RARE Daily

FDA Takes First Step Toward International Regulation of Gene Therapies to Treat Rare Diseases

January 26, 2024

Rare Daily Staff

In January, the FDA announced the launch of its Collaboration on Gene Therapies Global Pilot, an effort to harmonize regulation for cell and gene therapies across authorities in various countries to shorten review time, cut costs, and improve the commercial viability of these therapies.

The effort, known as CoGenT Global draws on the success of the Oncology Center for Excellence’s Project Orbis, which was established in 2019 and provides for the concurrent submission and review of oncology products among international partners, including Australia, Brazil, Canada, Israel, Singapore, Switzerland, and the United Kingdom.

Writing in The National Law Review, Chia-Feng Lu and Caroline Abbott of Greenberg Traurig, note that there are more than 900 ongoing clinical trials of cell and gene therapies in North America and that by 2025, the FDA expects to approve 10 to 20 cell and gene therapy products each year. With 34 FDA-approved cell and gene therapies and many more on the way, they say it has raised several policy questions that FDA expects to address.

Among those are the challenge of how to address the large number of ultra-rare diseases that afflict small patient populations and pose economic challenges for therapeutic developers to pursue treatments and potential cures. “These scale issues are exacerbated by disjointed global regulatory schemes that lack uniformity or harmonization,” the authors write. “This regulatory misalignment, in turn, increases review timetables and costs, which further deters investment in and development of gene therapies for rare diseases.”
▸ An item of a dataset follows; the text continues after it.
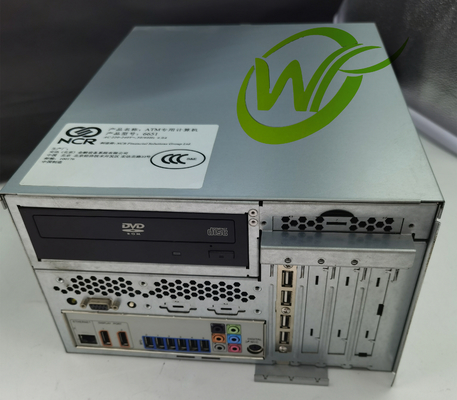 ЯДР W10 ПК NCR 6682 MISANO частей Atm МОДЕРНИЗИРУЕТ НАБОР I5-6500TE 2,30 445-0770628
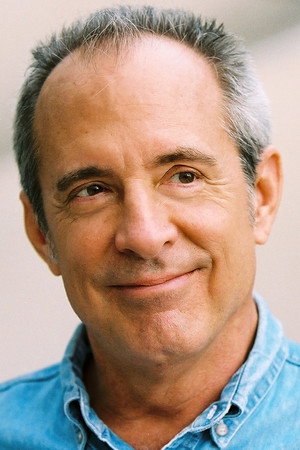 George Williams portrait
They said the CoGenT Global initiative aims to increase investment in and development of such therapies and promote the development and accessibility of gene therapies globally by leveraging the global patient population and streamlining the review process by coordinating review efforts and reducing redundant submissions and regulatory reviews.

Though the agency hasn’t announced any specifics about how companies can participate in the pilot, the authors expect the agency to provide greater detail about the initiative in the next few months.